For the most part, that love is still primarily self-directed. I have inklings of compassion towards others, but it's not easy for me yet to follow through on them. But I do recognize that my happiness is contingent on learning the dilligence to be strong and centered for others.

I cried during my August meditation retreat to think that I'd spend the next year and a half learning to skillfully touch people who are in pain. Learning to let the very flesh of my hands press down through skin and muscle and connective tissue, and help bring back circulation, un-set adhesions, stimulate hormones, and all the other physiological and emotional benefits of skilled touch. I started getting kindof attached to that idea of myself-as-healer till I saw the folly of it.
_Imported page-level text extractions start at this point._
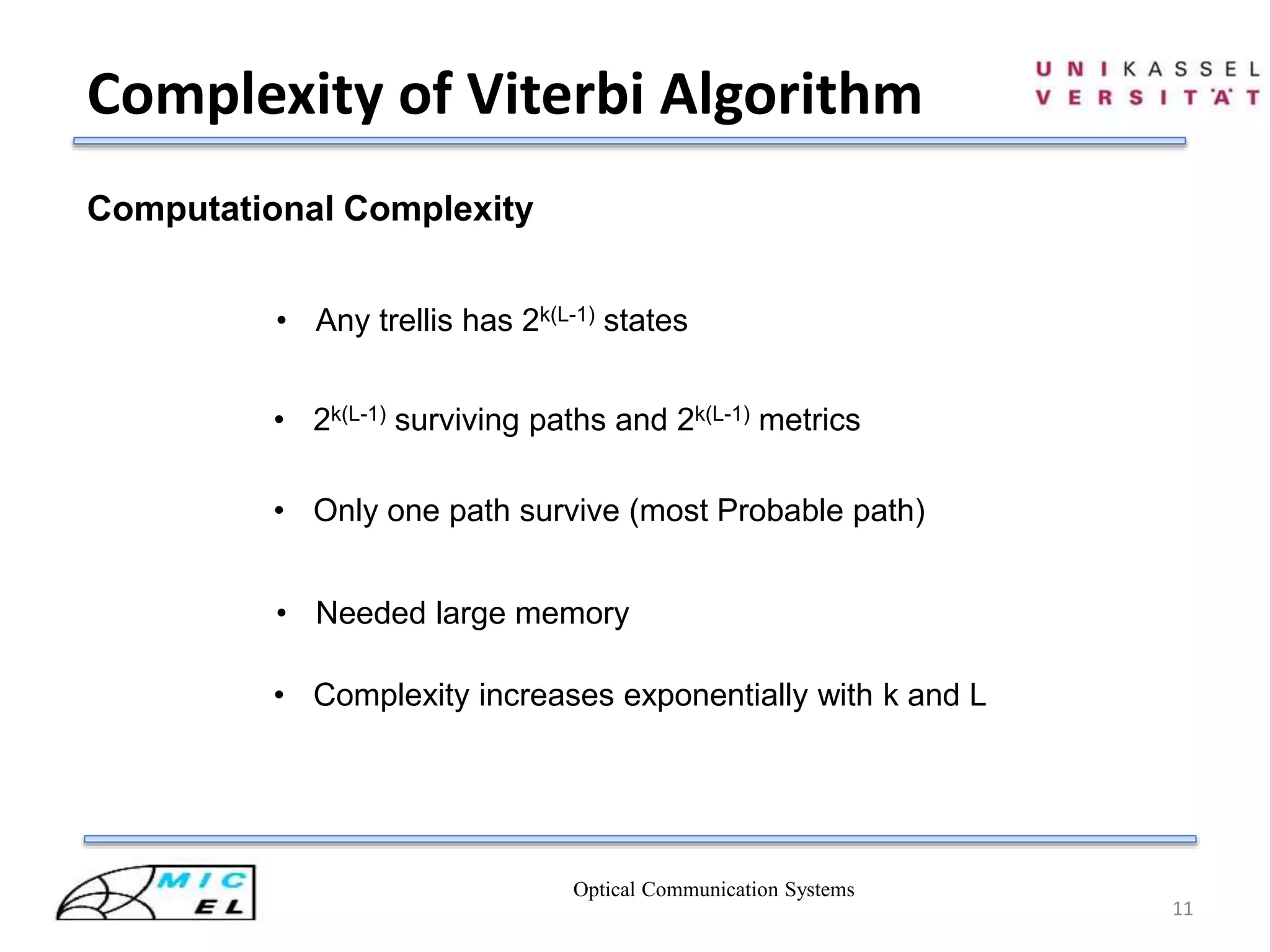 Complexity of Viterbi Algorithm

U N I K A S S E L
V E R S I T Ä T

Computational Complexity

• Any trellis has $2^{k(L-1)}$ states

• $2^{k(L-1)}$ surviving paths and $2^{k(L-1)}$ metrics

• Only one path survive (most Probable path)

• Needed large memory

• Complexity increases exponentially with k and L

MIC EL

Optical Communication Systems

11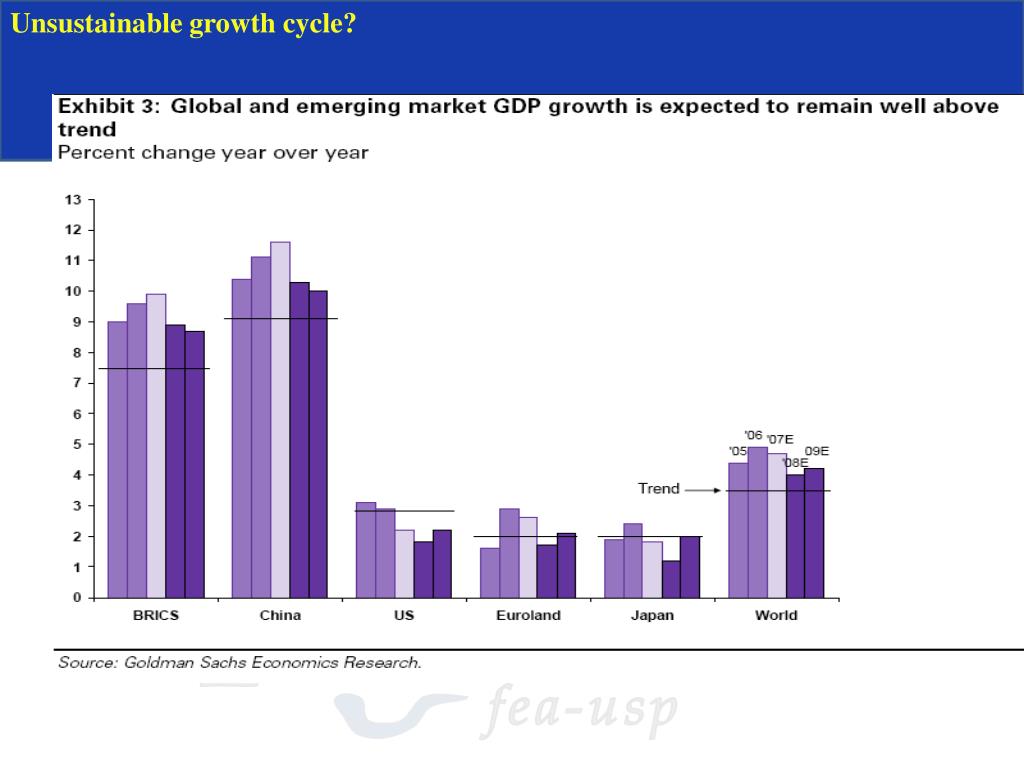 Unsustainable growth cycle?

Exhibit 3: Global and emerging market GDP growth is expected to remain well above trend
Percent change year over year

13
12
11
10
9
8
7
6
5
4
3
2
1
0

'05 '06 '07E '08E 09E
Trend

BRICS China US Euroland Japan World

Source: Goldman Sachs Economics Research.

fea-usp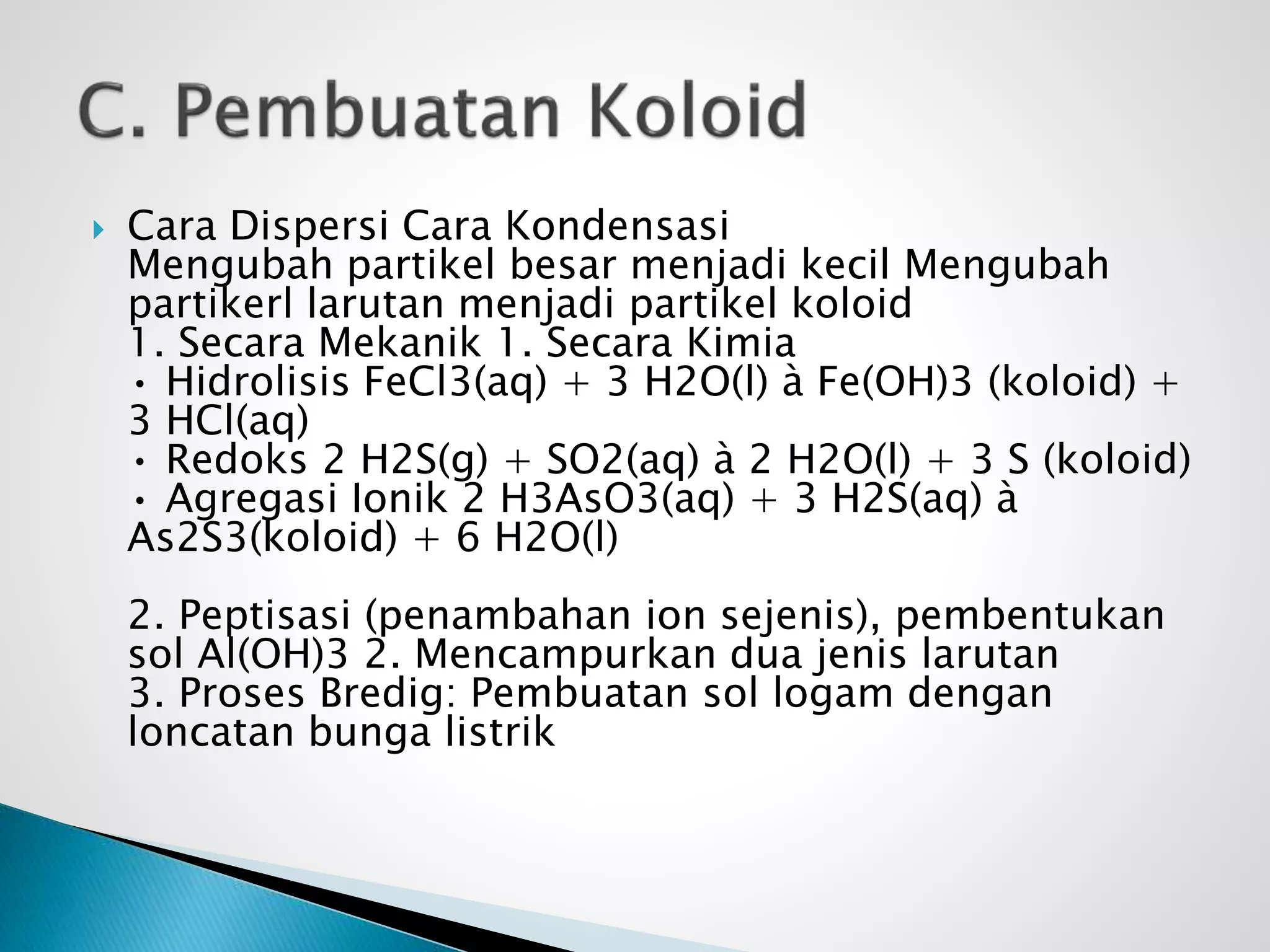 C. Pembuatan Koloid

Cara Dispersi Cara Kondensasi
Mengubah partikel besar menjadi kecil Mengubah partikerl larutan menjadi partikel koloid
1. Secara Mekanik 1. Secara Kimia
• Hidrolisis FeCl3(aq) + 3 H2O(l) à Fe(OH)3 (koloid) + 3 HCl(aq)
• Redoks 2 H2S(g) + SO2(aq) à 2 H2O(l) + 3 S (koloid)
• Agregasi Ionik 2 H3AsO3(aq) + 3 H2S(aq) à As2S3(koloid) + 6 H2O(l)

2. Peptisasi (penambahan ion sejenis), pembentukan sol Al(OH)3 2. Mencampurkan dua jenis larutan
3. Proses Bredig: Pembuatan sol logam dengan loncatan bunga listrik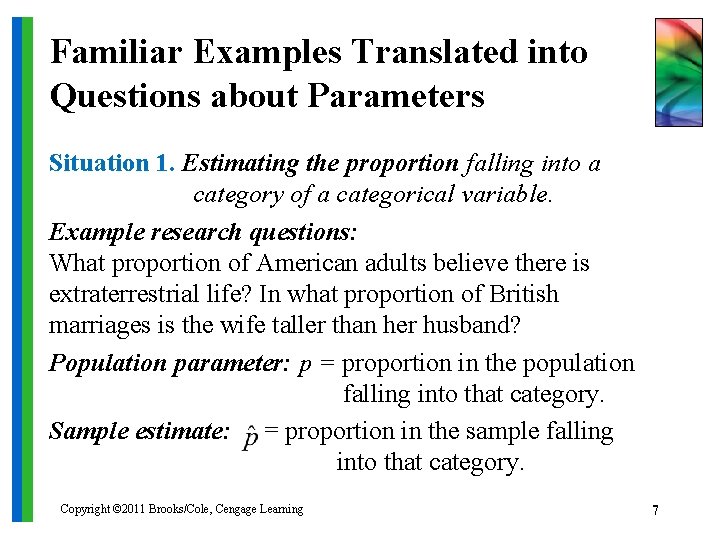 Familiar Examples Translated into Questions about Parameters

Situation 1. Estimating the proportion falling into a category of a categorical variable.

Example research questions:
What proportion of American adults believe there is extraterrestrial life? In what proportion of British marriages is the wife taller than her husband?

Population parameter: $p$ = proportion in the population falling into that category.

Sample estimate: $\hat{p}$ = proportion in the sample falling into that category.

Copyright ©2011 Brooks/Cole, Cengage Learning

7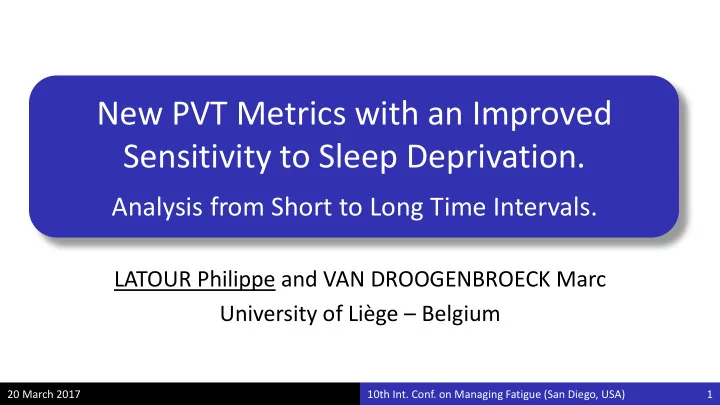 New PVT Metrics with an Improved Sensitivity to Sleep Deprivation.

Analysis from Short to Long Time Intervals.

LATOUR Philippe and VAN DROOGENBROECK Marc
University of Liège – Belgium

20 March 2017

10th Int. Conf. on Managing Fatigue (San Diego, USA)

1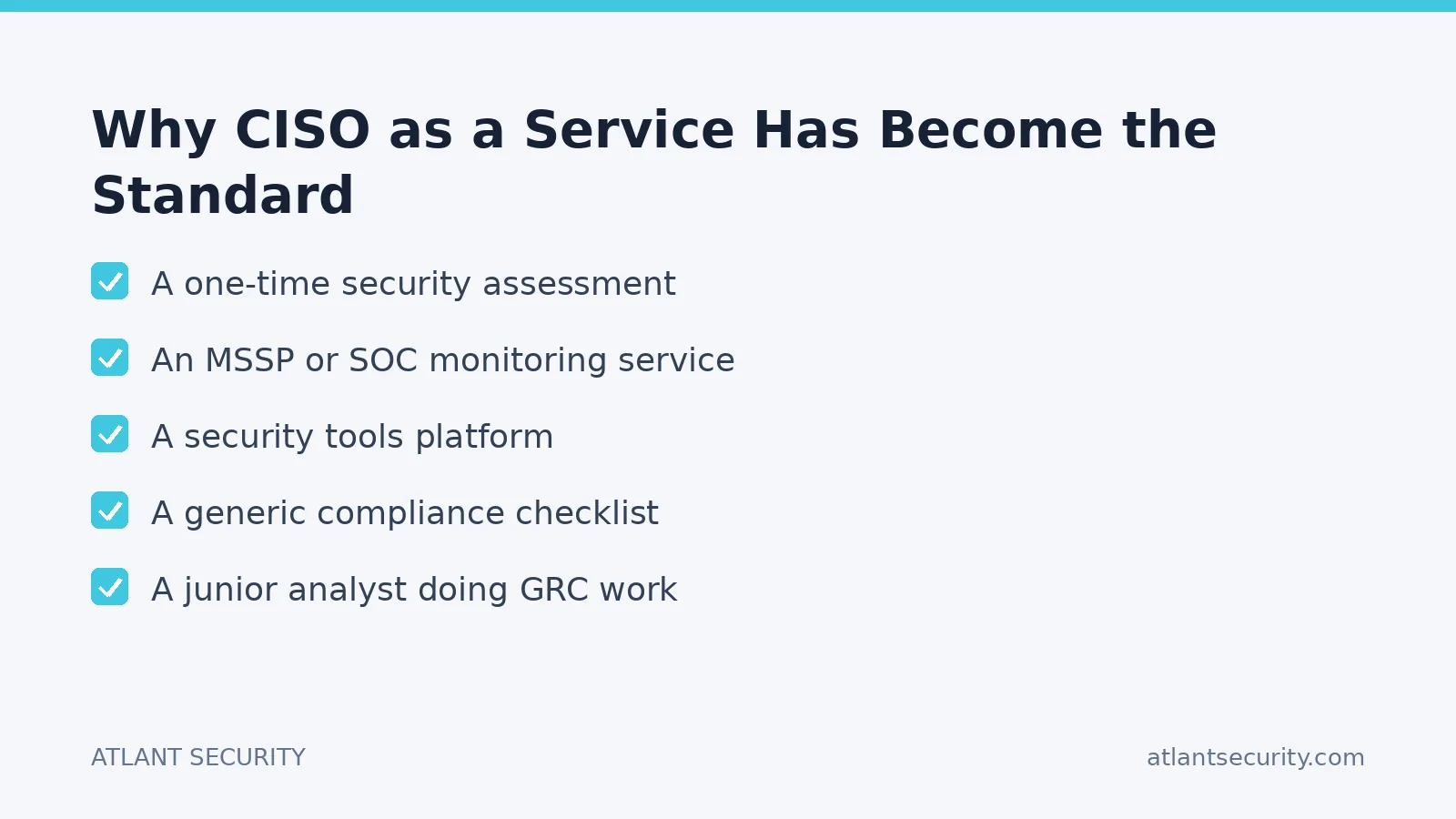 Why CISO as a Service Has Become the Standard

A one-time security assessment

An MSSP or SOC monitoring service

A security tools platform

A generic compliance checklist

A junior analyst doing GRC work

ATLANT SECURITY

atlantsecurity.com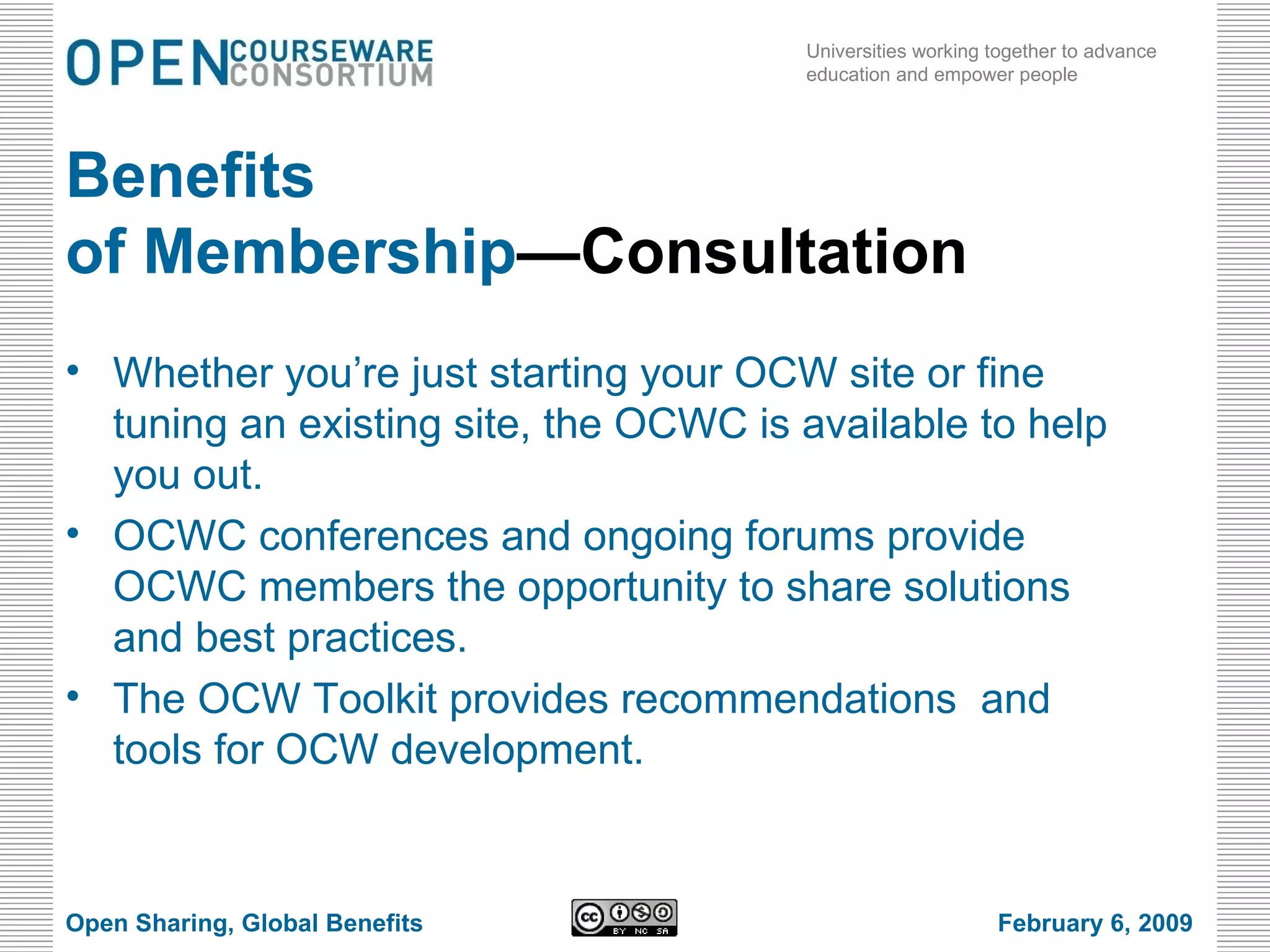 OPEN COURSEWARE CONSORTIUM

Universities working together to advance education and empower people

Benefits of Membership—Consultation

• Whether you're just starting your OCW site or fine tuning an existing site, the OCWC is available to help you out.
• OCWC conferences and ongoing forums provide OCWC members the opportunity to share solutions and best practices.
• The OCW Toolkit provides recommendations and tools for OCW development.

Open Sharing, Global Benefits

cc BY NC SA

February 6, 2009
It's strange getting attached to the idea of being a massage therapist while practicing a meditative discipline that trains one to be cool towards bodily sensation. Much of the pain and fatigue I experienced while sitting up to 11 hours a day in meditation was due mental restlessness, and once I recognized this, the pain and fatigue transmuted into mild annoyances at worst.

Massage only treats at most an inch deep into the physical body (plus physiological after-effects), while the root/radical solution for alleviating physical and emotional pain seems to me neurological or psychological. Massage is a band-aid, and sometimes the wounds we try to cover require the mental equivalent of arterial cauterization. If not heart transplant.

Still, there is need for band-aids too, and there is need for feel-good touch. A lot of people don't get touched at all, let alone skillfully. It's fanciful egotism on my part to want to have deep healing impacts on people. It will suffice to merely touch them.

I've deferred massage school for a semester. I need to do more deep healing of myself first. I need to shed more tears on the meditation cushion, and learn to cultivate ardent habits of mindfulness and compassion. I will be spending the semester working at two meditation centers: one of SN Goenka's Vipassana centers and Stone Circles, a center for social justice activism and spiritual training.

I can feel so beautiful and empowered and full of potential when I sit in meditation with regularity. It's a wonder that I let my practice die these past two weeks, but I'm back. With a lot of help from a lot of people (authors I haven't met, one author I did meet, a meditation teacher who called me today, friends who themselves sit or have provided space for me to sit, the list is long...) I'm back on the cushion.